Alors qu’un calme précaire revient à Bria dans le Centre-Est de la république centrafricaine, des affrontements entre Anti-balaka (milices chrétiennes) et ex-Séléka (milices musulmanes) sont signalés à Batangafo dans le Nord et une incursion d'hommes armés à Bouar dans l’Ouest.
Le bilan a été donné par le révérend père Bernard Siloualé Zibongo de l’église orthodoxe, qui a indiqué que des maisons ont été également incendiées.
« Tout a commencé le 9 septembre aux alentours de 10 heures, quand les éléments de 3R ont fait irruption dans ce village.
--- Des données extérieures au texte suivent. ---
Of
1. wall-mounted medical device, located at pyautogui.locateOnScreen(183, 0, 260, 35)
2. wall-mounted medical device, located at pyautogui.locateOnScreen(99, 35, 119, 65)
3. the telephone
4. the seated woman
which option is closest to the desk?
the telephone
Ils ont massacré, tué et incendié des dizaines de maisons. Je suis arrivé sur les lieux pour constater les dégâts commis. Le bilan fait état de trois morts côté population civile et des blessés transférés à l’hôpital de Béninga », a précisé Zibongo.
Serge Towa, étudiant à l’école d’élevage de Bouar, joint, lundi par Anadolu, a confirmé les faits : « Le dimanche, la paisible population sortait des lieux de culte, lorsque des habitants du village Vacap, en fuite, sont arrivés en masse dans la ville de Bouar. La peur se lisait sur le visage des hommes, des femmes et des petits enfants".
"Selon leurs récits, il s’agirait d'éléments de Sidiki. Présentement, la psychose s’est emparée des habitants de Bouar qui se demandent si la prochaine cible de ces assaillants ne serait pas la ville de Bouar située seulement à 30km de Vacap. Vraiment, c’est regrettable parce que la cohésion sociale et le réapprentissage du vivre ensemble sont effectifs à Bouar. Les musulmans du quartier Haoussa sont tous revenus, ils vaquent librement à leurs occupations et cohabitent pacifiquement avec les chrétiens", a-t-il poursuivi.
Dans le même temps, à Batangafo, des affrontements entre ex-Sélaka et Anti-balaka ont été signalés depuis le milieu de la semaine passée. La liaison téléphonique est coupée. Il est difficile d’entrer en contact avec les habitants de la ville. Néanmoins, ce lundi, un habitant de Batangafo dans sa fuite a pu gagner la ville de Bouca. Joint au téléphone par Anadolu, il a affirmé que tout a commencé par l’assassinat d’un jeune de confession chrétienne par les ex-Séléka.
Notons que ce regain de violence à Batangafo intervient une semaine après la visite du ministre des Affaires sociales, Virginie Baïkoua, dans la localité, et la mise en place d’un Comité de paix et un culte œcuménique ayant rassemblé chrétiens et musulmans.